START Records shown

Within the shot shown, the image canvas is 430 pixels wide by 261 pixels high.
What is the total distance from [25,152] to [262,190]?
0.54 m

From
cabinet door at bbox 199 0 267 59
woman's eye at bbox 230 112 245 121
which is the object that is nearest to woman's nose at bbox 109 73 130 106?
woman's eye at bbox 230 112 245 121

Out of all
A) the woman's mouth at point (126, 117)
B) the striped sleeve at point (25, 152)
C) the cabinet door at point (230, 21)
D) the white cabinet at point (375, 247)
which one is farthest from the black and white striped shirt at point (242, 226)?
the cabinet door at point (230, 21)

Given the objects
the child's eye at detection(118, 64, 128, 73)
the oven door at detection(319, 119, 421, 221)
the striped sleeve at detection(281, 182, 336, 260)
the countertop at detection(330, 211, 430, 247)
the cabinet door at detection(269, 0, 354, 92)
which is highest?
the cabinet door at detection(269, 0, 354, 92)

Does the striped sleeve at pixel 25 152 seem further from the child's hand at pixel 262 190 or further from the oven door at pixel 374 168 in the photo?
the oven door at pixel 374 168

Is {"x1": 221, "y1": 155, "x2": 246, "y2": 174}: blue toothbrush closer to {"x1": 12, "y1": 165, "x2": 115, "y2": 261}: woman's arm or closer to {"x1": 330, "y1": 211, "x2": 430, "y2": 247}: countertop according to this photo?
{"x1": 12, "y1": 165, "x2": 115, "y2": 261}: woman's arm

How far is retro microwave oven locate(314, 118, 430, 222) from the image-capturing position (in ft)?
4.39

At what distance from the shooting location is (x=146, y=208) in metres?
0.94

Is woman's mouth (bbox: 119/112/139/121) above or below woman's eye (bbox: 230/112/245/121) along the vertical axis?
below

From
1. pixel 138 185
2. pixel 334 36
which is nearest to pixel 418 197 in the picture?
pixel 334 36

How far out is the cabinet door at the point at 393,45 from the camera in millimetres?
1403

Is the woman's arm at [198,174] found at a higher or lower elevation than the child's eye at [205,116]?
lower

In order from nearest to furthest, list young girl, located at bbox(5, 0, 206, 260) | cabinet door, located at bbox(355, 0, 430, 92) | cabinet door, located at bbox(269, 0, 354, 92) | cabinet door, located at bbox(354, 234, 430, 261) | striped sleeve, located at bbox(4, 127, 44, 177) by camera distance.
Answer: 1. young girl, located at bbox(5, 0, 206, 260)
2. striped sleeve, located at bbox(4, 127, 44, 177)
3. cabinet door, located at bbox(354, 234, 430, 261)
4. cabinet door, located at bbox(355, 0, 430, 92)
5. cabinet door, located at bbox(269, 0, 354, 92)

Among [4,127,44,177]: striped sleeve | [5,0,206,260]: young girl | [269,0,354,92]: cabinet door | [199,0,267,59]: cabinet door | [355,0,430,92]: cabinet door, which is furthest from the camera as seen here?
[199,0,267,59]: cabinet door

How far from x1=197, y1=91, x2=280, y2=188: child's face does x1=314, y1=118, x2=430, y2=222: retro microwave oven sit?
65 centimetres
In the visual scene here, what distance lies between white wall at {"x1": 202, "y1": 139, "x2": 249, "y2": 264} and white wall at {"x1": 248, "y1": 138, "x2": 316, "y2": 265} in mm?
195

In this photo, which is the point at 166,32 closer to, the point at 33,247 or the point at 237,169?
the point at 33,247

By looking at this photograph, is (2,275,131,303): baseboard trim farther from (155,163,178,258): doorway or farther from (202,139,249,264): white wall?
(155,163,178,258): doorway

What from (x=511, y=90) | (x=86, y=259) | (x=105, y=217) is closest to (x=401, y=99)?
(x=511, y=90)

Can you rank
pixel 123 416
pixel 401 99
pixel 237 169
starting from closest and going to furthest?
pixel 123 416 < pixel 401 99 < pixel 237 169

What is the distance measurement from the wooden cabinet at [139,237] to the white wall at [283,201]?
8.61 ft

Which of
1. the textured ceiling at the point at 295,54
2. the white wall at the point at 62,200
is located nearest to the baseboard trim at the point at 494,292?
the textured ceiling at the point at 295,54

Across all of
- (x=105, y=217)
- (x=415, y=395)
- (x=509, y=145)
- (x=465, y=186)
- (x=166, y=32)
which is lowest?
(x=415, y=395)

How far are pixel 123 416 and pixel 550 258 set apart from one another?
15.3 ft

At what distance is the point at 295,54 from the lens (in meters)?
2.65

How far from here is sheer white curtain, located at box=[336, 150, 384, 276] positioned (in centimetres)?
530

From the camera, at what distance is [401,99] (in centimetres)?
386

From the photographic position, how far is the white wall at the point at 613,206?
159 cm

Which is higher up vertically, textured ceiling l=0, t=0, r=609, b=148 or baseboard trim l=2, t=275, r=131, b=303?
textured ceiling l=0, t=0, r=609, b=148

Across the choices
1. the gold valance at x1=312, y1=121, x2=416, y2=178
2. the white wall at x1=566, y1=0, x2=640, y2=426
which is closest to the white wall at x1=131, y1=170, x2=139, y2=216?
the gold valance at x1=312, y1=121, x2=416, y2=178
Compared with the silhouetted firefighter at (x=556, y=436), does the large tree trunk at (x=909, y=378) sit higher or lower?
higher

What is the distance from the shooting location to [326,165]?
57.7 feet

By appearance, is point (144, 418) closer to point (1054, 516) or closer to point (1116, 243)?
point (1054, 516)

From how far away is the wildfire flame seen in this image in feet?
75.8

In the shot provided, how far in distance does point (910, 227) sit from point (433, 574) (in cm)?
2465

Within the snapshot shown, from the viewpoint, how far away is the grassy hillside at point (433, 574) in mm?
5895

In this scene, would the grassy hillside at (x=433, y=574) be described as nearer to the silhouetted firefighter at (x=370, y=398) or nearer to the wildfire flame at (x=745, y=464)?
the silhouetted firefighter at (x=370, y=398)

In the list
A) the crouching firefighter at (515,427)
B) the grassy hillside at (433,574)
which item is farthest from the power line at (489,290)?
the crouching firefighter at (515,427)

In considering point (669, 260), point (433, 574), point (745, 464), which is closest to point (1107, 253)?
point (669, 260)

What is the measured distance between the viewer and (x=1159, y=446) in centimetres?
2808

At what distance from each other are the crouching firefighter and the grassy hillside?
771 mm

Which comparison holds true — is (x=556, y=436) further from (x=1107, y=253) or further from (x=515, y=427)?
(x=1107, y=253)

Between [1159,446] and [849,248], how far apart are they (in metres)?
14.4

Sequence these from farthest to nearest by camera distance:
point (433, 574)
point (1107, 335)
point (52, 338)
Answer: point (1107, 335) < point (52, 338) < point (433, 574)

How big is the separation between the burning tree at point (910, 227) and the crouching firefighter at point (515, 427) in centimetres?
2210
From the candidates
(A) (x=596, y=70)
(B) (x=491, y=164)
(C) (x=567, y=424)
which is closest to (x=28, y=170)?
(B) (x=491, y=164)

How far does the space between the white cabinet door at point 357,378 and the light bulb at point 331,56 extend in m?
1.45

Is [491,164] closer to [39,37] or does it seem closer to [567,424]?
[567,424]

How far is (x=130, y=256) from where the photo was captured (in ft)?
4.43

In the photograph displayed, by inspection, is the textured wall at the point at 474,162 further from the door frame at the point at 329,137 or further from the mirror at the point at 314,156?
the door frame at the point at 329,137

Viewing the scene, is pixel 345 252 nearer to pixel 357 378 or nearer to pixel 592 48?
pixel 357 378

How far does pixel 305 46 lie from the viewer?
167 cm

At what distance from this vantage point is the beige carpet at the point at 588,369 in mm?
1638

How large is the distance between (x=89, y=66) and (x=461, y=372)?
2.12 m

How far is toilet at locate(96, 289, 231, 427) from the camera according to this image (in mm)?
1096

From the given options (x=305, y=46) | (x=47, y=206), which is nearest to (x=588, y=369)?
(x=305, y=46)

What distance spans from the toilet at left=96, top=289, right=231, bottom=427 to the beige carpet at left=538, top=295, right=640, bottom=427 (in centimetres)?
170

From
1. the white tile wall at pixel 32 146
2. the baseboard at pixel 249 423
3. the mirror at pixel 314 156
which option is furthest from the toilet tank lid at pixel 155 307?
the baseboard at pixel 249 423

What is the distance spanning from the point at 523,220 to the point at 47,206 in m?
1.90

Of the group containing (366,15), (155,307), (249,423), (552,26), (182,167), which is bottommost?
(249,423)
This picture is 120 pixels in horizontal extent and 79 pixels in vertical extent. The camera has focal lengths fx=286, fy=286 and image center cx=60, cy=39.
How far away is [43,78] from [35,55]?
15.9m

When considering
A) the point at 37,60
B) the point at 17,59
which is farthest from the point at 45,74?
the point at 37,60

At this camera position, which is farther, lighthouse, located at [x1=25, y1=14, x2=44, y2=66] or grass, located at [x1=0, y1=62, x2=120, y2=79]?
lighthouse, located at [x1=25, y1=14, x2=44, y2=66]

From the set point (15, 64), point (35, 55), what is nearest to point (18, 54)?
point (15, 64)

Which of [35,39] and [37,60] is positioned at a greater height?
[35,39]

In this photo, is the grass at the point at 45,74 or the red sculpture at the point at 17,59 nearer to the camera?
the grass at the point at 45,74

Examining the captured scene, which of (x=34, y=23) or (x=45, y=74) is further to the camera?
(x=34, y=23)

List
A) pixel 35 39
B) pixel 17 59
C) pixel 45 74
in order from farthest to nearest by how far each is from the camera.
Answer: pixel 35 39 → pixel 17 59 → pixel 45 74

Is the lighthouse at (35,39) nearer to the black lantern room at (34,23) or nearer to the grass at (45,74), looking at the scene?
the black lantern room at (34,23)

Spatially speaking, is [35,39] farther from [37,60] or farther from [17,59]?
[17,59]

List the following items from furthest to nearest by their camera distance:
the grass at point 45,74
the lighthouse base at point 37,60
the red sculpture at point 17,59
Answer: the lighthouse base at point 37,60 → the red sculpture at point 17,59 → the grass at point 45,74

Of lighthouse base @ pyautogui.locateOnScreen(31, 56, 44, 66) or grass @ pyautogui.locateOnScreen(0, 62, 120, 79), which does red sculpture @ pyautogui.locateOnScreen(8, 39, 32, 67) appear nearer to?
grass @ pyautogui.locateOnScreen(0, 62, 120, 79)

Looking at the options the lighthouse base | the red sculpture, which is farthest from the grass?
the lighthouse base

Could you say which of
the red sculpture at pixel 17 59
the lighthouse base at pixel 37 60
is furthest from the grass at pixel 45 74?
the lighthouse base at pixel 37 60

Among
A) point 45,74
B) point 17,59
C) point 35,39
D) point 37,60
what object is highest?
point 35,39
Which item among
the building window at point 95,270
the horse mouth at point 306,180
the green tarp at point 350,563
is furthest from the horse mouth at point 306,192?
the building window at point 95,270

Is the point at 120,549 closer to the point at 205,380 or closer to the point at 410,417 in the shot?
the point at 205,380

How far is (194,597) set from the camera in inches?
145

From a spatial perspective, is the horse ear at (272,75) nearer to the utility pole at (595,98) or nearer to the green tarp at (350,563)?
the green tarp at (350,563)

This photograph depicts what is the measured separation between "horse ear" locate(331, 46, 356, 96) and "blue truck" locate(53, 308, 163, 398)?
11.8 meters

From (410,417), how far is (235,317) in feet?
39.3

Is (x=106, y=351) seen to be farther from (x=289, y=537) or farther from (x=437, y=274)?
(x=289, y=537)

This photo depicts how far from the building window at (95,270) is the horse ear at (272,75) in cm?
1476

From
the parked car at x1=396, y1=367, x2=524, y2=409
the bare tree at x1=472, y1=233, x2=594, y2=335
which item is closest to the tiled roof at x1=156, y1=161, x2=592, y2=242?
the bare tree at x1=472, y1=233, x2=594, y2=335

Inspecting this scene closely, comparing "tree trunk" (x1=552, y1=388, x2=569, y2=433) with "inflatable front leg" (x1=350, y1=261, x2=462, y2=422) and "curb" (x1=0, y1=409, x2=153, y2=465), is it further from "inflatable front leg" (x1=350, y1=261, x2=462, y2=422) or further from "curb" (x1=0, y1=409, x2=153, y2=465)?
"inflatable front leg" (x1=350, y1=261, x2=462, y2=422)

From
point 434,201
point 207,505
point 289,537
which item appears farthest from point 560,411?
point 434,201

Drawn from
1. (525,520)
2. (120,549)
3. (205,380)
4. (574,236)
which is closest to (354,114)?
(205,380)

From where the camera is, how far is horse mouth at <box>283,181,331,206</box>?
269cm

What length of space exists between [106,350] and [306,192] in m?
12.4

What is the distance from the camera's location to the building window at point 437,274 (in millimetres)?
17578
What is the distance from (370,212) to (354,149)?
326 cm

END Records shown

* Work to be completed
Turn the stretch from the line containing "Is the point at 120,549" through the end of the rows into a Markdown table with the columns No. and Line, numbering each line and leaving out blank lines.

* Task output
| No. | Line |
|---|---|
| 1 | Is the point at 120,549 closer to the point at 205,380 or closer to the point at 410,417 in the shot? |
| 2 | the point at 205,380 |
| 3 | How far is (194,597) set from the camera in inches? |
| 4 | 145 |
| 5 | From a spatial perspective, is the horse ear at (272,75) nearer to the utility pole at (595,98) or nearer to the green tarp at (350,563)? |
| 6 | the green tarp at (350,563) |
| 7 | This photograph depicts what is the measured separation between "horse ear" locate(331, 46, 356, 96) and "blue truck" locate(53, 308, 163, 398)? |
| 8 | 11.8 meters |
| 9 | From (410,417), how far is (235,317) in feet? |
| 10 | 39.3 |
| 11 | Is (x=106, y=351) seen to be farther from (x=289, y=537) or farther from (x=437, y=274)? |
| 12 | (x=289, y=537) |
| 13 | This photo depicts how far from the building window at (95,270) is the horse ear at (272,75) in cm? |
| 14 | 1476 |
| 15 | From |
| 16 | the parked car at x1=396, y1=367, x2=524, y2=409 |
| 17 | the bare tree at x1=472, y1=233, x2=594, y2=335 |
| 18 | which item is closest to the tiled roof at x1=156, y1=161, x2=592, y2=242? |
| 19 | the bare tree at x1=472, y1=233, x2=594, y2=335 |
| 20 | Inspecting this scene closely, comparing "tree trunk" (x1=552, y1=388, x2=569, y2=433) with "inflatable front leg" (x1=350, y1=261, x2=462, y2=422) and "curb" (x1=0, y1=409, x2=153, y2=465), is it further from "inflatable front leg" (x1=350, y1=261, x2=462, y2=422) or further from "curb" (x1=0, y1=409, x2=153, y2=465)? |
| 21 | "inflatable front leg" (x1=350, y1=261, x2=462, y2=422) |
| 22 | From |
| 23 | point 434,201 |
| 24 | point 207,505 |
| 25 | point 289,537 |
| 26 | which item appears farthest from point 560,411? |
| 27 | point 434,201 |
| 28 | Drawn from |
| 29 | 1. (525,520) |
| 30 | 2. (120,549) |
| 31 | 3. (205,380) |
| 32 | 4. (574,236) |
| 33 | which is closest to (354,114)? |
| 34 | (205,380) |
| 35 | From where the camera is, how far is horse mouth at <box>283,181,331,206</box>? |
| 36 | 269cm |
| 37 | What length of space exists between [106,350] and [306,192] in m? |
| 38 | 12.4 |
| 39 | What is the distance from the camera's location to the building window at point 437,274 (in millimetres)? |
| 40 | 17578 |
| 41 | What is the distance from (370,212) to (354,149)? |
| 42 | 326 cm |